Of course, corporate mindfulness programs like WorkingWell are not just co-opting and weaponizing mindfulness as a sort of empty gesture — there’s a profit incentive to these programs as well. In a 2002 report titled “What Your Disaffected Workers Cost,” Gallop estimated that the lower productivity of actively disengaged workers penalizes U.S. economic performance by about $300 billion. Further, The American Psychological Association estimates that more than $500 billion is lost because of workplace stress. With numbers like that, it’s not hard to imagine why companies like Amazon and Starbucks are interested in creating a pacified, docile workforce: It benefits the bottom line.

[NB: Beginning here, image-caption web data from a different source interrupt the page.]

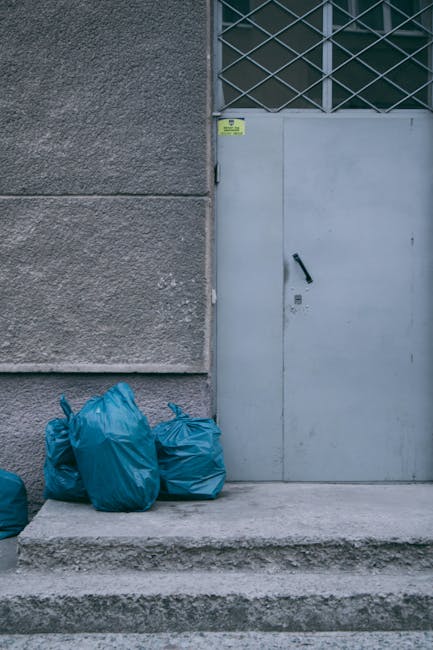 A roadside scene showing a large pile of mixed waste, including black garbage bags, a yellow plastic container, and a discarded, dirty car seat with a worn fabric cover, all resting on a gravel surfac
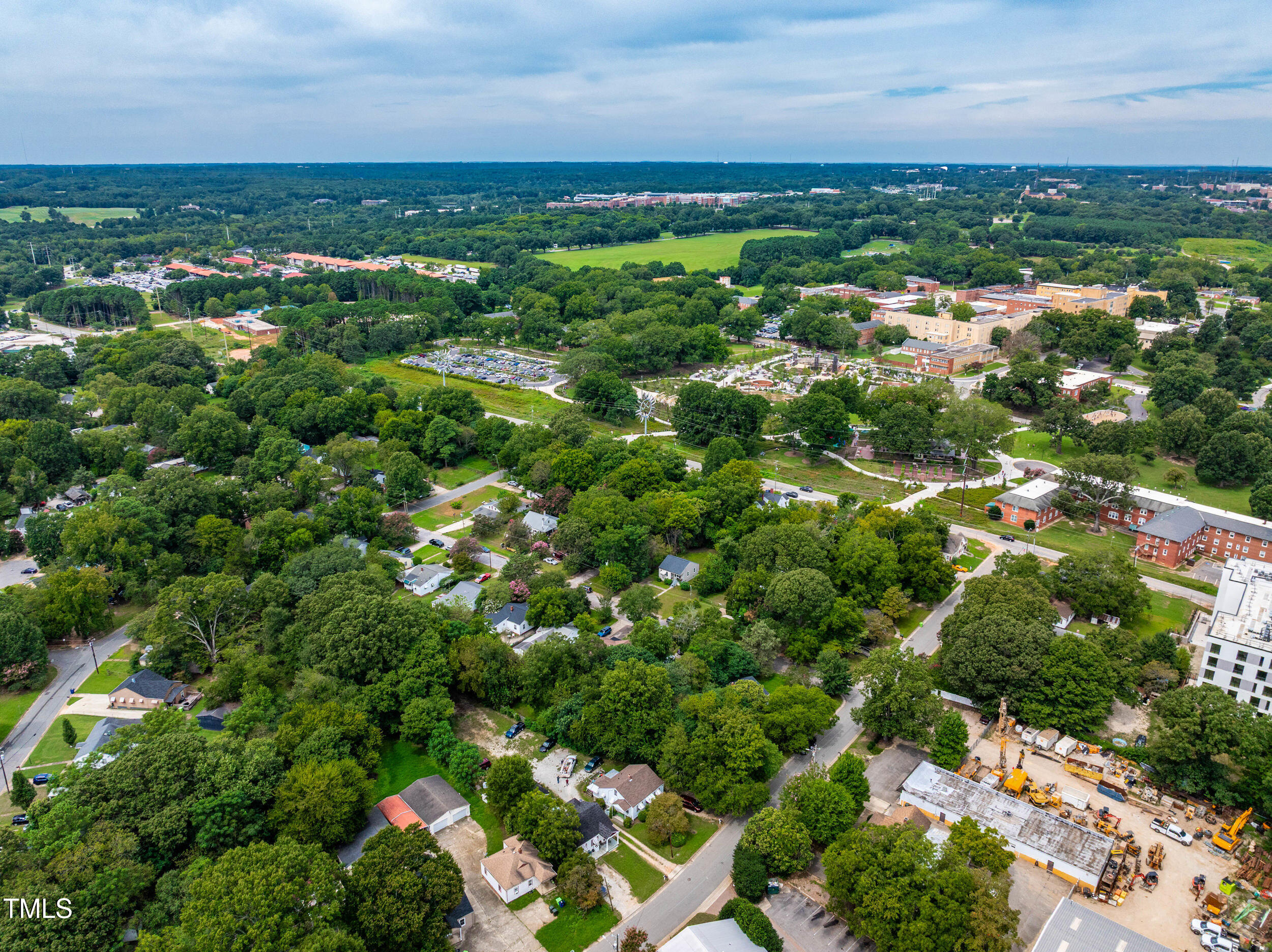 1317 Curfman Street Raleigh, NC 27603 - Photo 13 of 29 an aerial view of residential houses with outdoor space and trees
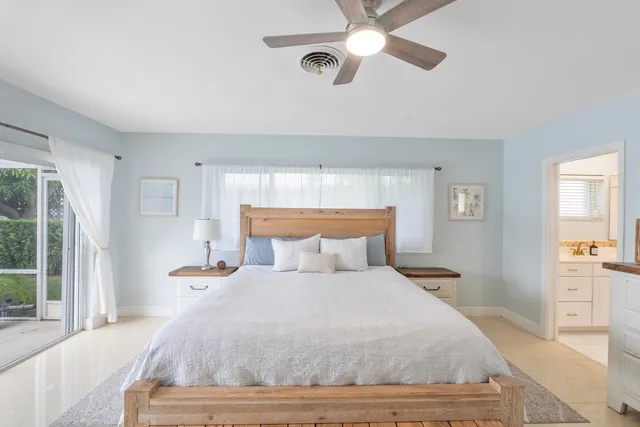 a room with lots of wooden furniture and a wooden table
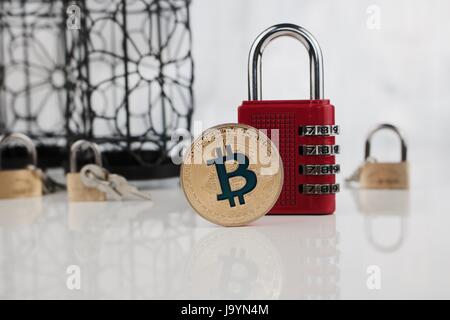 La monnaie numérique or physique de monnaie bitcoin cadenas numérique rouge proche. Banque D'Images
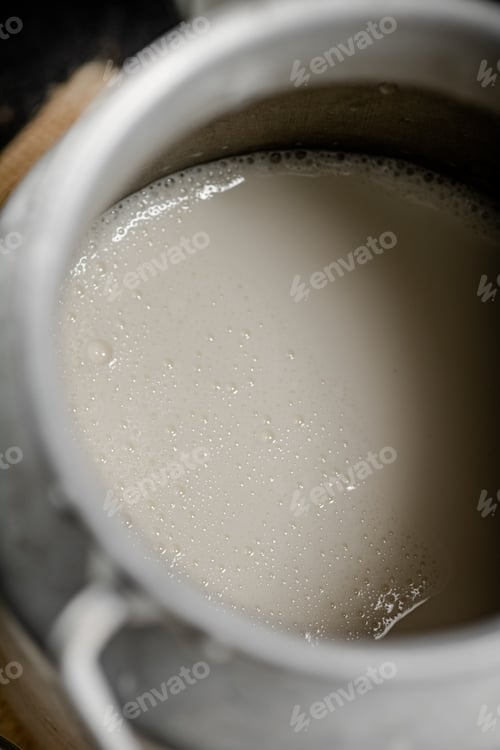 Preview: Village milk in a can. Macro background.
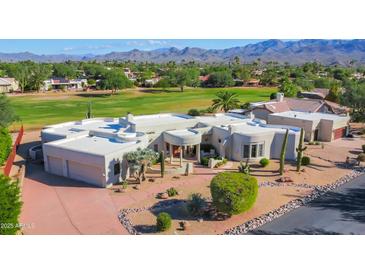 Luxury home with unique architecture, nestled in a golf course community with mountain views at 18830 E White Wing Dr, Rio Verde, AZ 85263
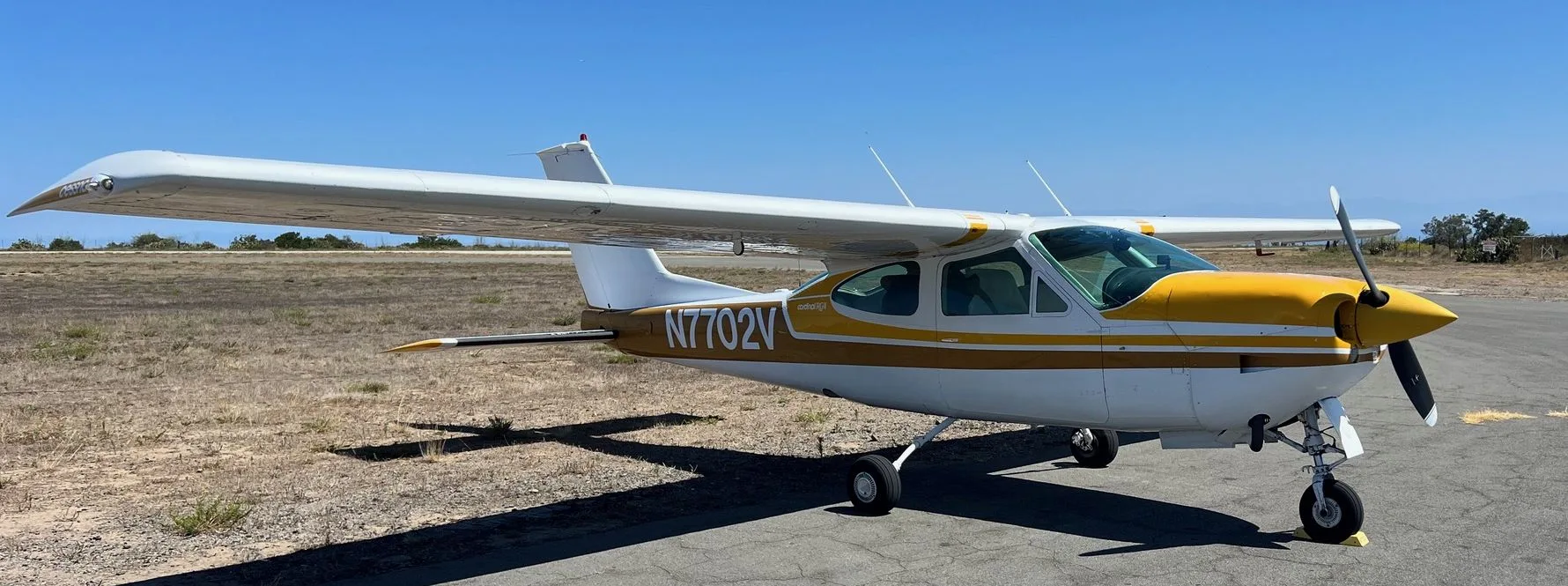 Exterior view of a 1976, N7702V.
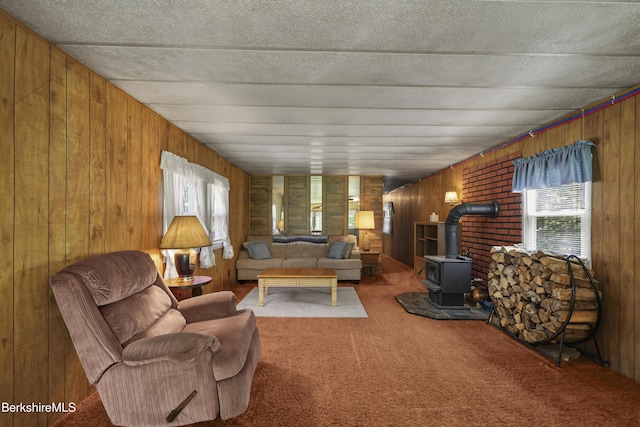 159 Black Brook Rd, Savoy, MA 01256 - carpeted living room featuring plenty of natural light, a wood stove, and wooden walls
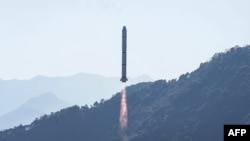FILE - A Long March-2C rocket, carrying the Einstein Probe satellite, lifts off from the Xichang Satellite Launch Center in Xichang in China's Sichuan province, Jan. 9, 2024. The head of the U.S. space agency said China is using its civilian program to mask military objectives.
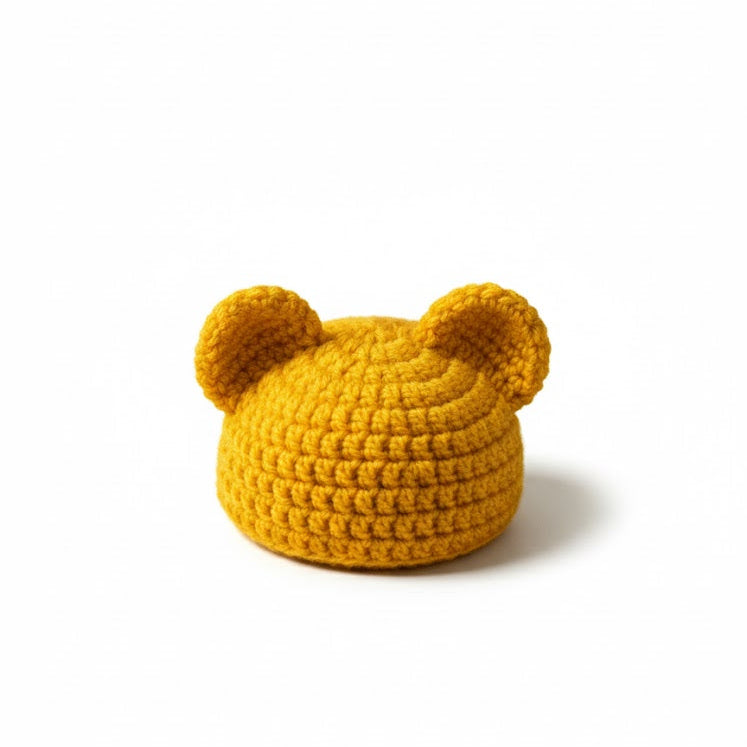 Yellow crocheted hat with bear ears on a white background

If companies like Amazon truly cared for their employees’ well-being, there are a number of much more effective solutions they could be exploring. It has been documented through hundreds of studies that the most significant contributions to workplace stress are lack of health insurance, threats of layoffs, job insecurity, a lack of autonomy, long work hours, unrealistic job demands and bad bosses.

“None of those are psychological, individualistic problems — those are problems with corporate culture policy,” Purser said. “Mindfulness programs just cannot address these structural problems — they require more of a systems approach, a holistic approach to diagnosing these stresses and actually doing something about it.”

Of course, mindfulness and meditation are powerful tools linked to positive health outcomes. But like any tools, when uprooted and stripped of any moral or ethical context, they can be used in misguided and dangerous ways. Should Starbucks employees get free access to Headspace? Sure. Will the “AmaZen” app be useful to certain employees? Probably. But neither of these programs will address the root causes of poor mental and physical health outcomes for workers.